İslamofobi ve İslam düşmanlığının, neden iki kutuplu dünyanın
ortadan kalkmasını simgeleyen Berlin Duvarı'nın yıkılmasını takiben
gündeme geldiğini genel hatlarıyla önceki yazılarımda ortaya
koymaya çalıştım. Şüphesiz bu yazıları okurken bazılarınız “Peki,
bu süreçte Müslümanların hiç mi kabahati yok?” diye sordunuz haklı
olarak. Bana göre Müslümanlar, bırakın kendi başlarına gelenleri,
dünyanın başına gelen tüm musibetlerden belli ölçülerde mesul
tutulabilir. Tutulmalıyız da. Müslümanlar olarak hali pür melalimiz
üzerine düşünmek, anlatmaya çalışmak, birbirimize kulak vermek,
dayanışmak zaten birinci vazifemiz. Ama bu, şimdi bahsi diğer…
Odaklandığımız tema, İslamofobinin ve İslam düşmanlığının modern
Batı tarihindeki dinamikleri… İzin verirseniz bugün de gelecekle
ilgili sezgilerimi, tahminlerimi dile getirmek istiyorum.

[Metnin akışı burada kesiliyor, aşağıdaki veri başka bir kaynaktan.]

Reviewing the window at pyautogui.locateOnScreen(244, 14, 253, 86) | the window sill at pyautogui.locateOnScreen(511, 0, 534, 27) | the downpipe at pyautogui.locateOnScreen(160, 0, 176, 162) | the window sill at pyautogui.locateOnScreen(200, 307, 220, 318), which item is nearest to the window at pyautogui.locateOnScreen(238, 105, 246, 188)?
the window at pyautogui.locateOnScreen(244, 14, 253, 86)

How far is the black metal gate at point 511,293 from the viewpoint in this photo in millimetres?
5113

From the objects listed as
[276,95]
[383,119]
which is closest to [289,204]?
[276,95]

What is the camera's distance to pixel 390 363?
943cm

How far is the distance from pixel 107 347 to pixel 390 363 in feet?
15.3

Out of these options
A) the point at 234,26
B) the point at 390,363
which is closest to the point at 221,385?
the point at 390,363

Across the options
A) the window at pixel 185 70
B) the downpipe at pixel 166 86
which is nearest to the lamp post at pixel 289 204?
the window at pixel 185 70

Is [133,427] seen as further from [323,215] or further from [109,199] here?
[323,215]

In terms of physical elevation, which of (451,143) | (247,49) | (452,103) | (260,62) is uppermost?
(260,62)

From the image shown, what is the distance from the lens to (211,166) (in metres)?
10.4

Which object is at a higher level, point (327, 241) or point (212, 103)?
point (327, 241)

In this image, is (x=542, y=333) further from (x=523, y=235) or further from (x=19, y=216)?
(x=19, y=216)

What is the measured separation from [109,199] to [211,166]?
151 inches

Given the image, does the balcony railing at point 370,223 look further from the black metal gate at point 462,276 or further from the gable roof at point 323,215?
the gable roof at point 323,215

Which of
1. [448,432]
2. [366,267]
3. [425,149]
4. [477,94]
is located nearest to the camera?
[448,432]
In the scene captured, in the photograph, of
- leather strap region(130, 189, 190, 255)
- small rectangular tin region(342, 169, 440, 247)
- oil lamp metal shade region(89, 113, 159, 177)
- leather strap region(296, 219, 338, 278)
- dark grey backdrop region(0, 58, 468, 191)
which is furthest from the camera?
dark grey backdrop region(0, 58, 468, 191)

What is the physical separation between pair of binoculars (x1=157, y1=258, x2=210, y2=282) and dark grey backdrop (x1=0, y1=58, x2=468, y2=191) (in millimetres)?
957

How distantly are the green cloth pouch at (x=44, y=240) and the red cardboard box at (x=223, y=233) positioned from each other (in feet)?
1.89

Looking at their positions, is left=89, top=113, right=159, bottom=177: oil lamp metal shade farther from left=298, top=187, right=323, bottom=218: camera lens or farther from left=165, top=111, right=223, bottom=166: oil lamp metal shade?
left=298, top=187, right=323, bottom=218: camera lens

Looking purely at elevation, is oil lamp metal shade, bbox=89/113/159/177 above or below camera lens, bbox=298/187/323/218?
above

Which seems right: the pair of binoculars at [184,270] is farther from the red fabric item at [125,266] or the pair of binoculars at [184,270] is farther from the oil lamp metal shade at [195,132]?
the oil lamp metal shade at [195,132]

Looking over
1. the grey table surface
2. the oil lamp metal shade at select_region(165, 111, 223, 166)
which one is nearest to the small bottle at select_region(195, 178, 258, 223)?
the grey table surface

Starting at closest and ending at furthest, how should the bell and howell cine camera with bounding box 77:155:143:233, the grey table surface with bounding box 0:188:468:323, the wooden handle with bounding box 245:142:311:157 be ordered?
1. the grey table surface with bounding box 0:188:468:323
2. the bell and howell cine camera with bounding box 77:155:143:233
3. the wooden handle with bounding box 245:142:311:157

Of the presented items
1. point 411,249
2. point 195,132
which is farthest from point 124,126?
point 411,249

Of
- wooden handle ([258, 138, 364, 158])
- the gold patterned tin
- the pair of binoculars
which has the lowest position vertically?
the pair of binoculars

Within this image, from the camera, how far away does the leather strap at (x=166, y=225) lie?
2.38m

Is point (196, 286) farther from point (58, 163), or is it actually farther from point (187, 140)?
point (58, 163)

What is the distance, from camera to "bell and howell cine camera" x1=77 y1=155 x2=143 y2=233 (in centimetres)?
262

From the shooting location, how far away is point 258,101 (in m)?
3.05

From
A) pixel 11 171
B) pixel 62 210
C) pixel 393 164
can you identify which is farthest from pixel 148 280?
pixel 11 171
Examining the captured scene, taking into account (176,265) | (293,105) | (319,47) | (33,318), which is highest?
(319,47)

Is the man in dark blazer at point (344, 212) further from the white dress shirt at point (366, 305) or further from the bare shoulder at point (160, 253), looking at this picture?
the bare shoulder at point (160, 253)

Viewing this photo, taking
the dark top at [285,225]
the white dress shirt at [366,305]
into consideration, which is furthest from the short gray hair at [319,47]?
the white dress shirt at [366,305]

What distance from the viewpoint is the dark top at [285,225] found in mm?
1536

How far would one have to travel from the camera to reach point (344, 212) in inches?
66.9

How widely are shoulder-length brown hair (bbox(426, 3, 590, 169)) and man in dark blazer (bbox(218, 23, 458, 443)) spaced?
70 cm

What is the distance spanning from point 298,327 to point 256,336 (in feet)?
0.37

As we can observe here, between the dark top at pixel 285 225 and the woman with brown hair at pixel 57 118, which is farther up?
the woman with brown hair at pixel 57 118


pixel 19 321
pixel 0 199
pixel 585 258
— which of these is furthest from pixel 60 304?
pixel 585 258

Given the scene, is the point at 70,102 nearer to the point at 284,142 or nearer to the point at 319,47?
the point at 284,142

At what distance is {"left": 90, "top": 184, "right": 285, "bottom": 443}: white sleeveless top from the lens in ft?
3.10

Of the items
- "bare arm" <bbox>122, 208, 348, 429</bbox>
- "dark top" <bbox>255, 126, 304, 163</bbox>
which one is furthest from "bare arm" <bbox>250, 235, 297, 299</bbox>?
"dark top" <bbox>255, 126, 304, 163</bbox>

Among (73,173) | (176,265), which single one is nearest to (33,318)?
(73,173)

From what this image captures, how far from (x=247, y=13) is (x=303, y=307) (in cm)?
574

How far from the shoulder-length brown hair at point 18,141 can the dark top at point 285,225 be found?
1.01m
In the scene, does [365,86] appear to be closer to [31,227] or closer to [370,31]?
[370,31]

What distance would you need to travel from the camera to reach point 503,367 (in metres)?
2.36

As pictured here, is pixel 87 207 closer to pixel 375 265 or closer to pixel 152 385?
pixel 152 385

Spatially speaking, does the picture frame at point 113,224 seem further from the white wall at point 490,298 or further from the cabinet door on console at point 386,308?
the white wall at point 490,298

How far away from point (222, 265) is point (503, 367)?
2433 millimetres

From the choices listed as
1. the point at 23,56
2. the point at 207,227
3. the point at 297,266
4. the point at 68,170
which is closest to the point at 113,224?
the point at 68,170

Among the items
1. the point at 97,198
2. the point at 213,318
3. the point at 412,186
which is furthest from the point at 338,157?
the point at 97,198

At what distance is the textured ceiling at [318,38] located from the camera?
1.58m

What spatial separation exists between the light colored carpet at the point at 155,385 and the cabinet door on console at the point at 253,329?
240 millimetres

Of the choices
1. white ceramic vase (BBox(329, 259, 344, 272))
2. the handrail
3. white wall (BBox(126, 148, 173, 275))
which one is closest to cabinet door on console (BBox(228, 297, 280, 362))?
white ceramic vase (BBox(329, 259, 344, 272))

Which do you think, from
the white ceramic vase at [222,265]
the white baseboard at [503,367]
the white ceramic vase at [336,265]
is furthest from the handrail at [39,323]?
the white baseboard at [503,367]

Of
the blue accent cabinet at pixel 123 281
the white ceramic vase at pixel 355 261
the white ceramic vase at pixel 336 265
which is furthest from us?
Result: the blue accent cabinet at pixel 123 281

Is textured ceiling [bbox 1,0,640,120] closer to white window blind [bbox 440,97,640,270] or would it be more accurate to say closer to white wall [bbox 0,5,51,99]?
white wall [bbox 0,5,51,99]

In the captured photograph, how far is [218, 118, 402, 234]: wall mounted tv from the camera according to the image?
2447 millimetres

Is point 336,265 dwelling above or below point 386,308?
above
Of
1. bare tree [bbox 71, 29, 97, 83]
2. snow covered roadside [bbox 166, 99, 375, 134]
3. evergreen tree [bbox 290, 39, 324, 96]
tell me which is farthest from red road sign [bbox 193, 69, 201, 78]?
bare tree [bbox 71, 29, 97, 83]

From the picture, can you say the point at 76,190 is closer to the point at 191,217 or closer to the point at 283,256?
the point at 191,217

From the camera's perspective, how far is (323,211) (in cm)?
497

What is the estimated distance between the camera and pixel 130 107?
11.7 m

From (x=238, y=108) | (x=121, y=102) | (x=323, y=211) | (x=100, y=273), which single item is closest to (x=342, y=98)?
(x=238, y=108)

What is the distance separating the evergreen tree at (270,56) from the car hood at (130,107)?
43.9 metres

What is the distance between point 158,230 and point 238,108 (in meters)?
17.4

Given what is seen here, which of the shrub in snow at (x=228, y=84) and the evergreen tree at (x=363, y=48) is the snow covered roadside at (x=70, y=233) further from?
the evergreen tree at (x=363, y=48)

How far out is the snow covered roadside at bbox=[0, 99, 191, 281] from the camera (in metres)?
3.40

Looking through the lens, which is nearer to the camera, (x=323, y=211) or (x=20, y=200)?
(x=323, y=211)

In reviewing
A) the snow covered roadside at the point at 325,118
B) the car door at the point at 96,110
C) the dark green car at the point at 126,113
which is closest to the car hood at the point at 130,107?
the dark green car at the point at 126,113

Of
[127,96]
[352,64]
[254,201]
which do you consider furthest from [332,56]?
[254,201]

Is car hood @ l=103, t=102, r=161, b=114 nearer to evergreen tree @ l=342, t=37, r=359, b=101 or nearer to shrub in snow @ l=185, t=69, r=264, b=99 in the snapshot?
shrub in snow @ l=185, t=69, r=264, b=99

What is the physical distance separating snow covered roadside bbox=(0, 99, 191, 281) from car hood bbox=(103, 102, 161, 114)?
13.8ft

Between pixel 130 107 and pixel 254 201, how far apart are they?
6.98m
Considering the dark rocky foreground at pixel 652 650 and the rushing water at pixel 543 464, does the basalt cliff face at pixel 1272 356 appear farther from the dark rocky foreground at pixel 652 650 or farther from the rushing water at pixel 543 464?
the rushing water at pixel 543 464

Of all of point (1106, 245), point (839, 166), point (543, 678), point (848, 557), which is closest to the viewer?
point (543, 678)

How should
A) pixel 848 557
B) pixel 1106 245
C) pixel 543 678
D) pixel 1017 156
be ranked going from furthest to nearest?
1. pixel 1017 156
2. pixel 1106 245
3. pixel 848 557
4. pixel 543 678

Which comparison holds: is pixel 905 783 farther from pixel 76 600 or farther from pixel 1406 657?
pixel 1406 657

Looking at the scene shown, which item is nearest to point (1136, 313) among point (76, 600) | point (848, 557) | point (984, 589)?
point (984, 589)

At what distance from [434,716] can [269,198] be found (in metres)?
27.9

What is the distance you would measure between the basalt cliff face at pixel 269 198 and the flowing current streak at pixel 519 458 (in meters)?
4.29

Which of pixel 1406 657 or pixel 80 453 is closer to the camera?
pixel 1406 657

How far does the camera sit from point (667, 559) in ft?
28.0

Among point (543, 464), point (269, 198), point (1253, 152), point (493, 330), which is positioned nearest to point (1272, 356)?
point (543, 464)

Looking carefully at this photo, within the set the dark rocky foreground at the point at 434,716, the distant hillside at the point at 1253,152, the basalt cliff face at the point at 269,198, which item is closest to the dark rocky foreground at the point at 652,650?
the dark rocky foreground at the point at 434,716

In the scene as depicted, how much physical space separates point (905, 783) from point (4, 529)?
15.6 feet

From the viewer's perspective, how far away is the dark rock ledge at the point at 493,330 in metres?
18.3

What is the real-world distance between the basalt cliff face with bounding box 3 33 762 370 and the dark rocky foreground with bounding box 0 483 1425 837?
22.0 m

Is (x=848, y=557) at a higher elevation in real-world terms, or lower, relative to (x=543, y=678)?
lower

İslamofobiye karşı mücadeleye çok emek vermiş, Belçika merkezli
Irkçılığa Karşı Avrupa Ağı (ENAR) Direktörü Michael Privot,
Müslümanlara veya Müslüman olduğu düşünülen kişilere ya da bu
kesime ait binalara yönelik faşizmin Fransa'da, İngiltere'de,
İsveç'te, Belçika'da, Hollanda'da ya da en azından nefret suçu ve
nefret dili vakalarının olduğu ülkelerde giderek artacağı
kanaatinde… Bunun da Daeş'in Müslümanları kutuplaştırma
stratejisine çok uygun bir durum olduğunu, çünkü Daeş'in
Müslümanların toplumun çoğunluğu tarafından köşeye sıkıştırılmasını
ve çıkacak iç savaşta kendilerine katılmalarını umduğunu söylüyor.
Şimdiye kadar İslam ile Müslüman görünümlü saldırganların
anlayışlarını birbirinden ayrı tutmaya çalışan yetkililerin artan
saldırılar karşısında artık bunu yapamayacağını, Avrupa'da
Müslümanları zor günlerin beklediğini düşünüyor. Michael Privot'a
göre Avrupa'da toplum kaygan bir yokuştan aşağı kayıyor, herkes
bundan kaçınmaya istekli gibi görünüyor. Ama kimse bu döngüyü
kırmak için bir pozisyon almak istemiyor ki bu da hiç iyi bir durum
değil.
İlk bakışta bu görüşler, oldukça makul duruyor ve sanıyorum
birçoğumuz özellikle ABD'de Trump'ın doruğa ulaştırdığı İslam
düşmanlığı söylemlerinden sonra Privot'a hak veriyor. Ama Batı'da
İslamofobinin kökenleri ve işlevleri üzerine söylediğim bunca söze
rağmen ben, Privot ile aynı kanıda değilim.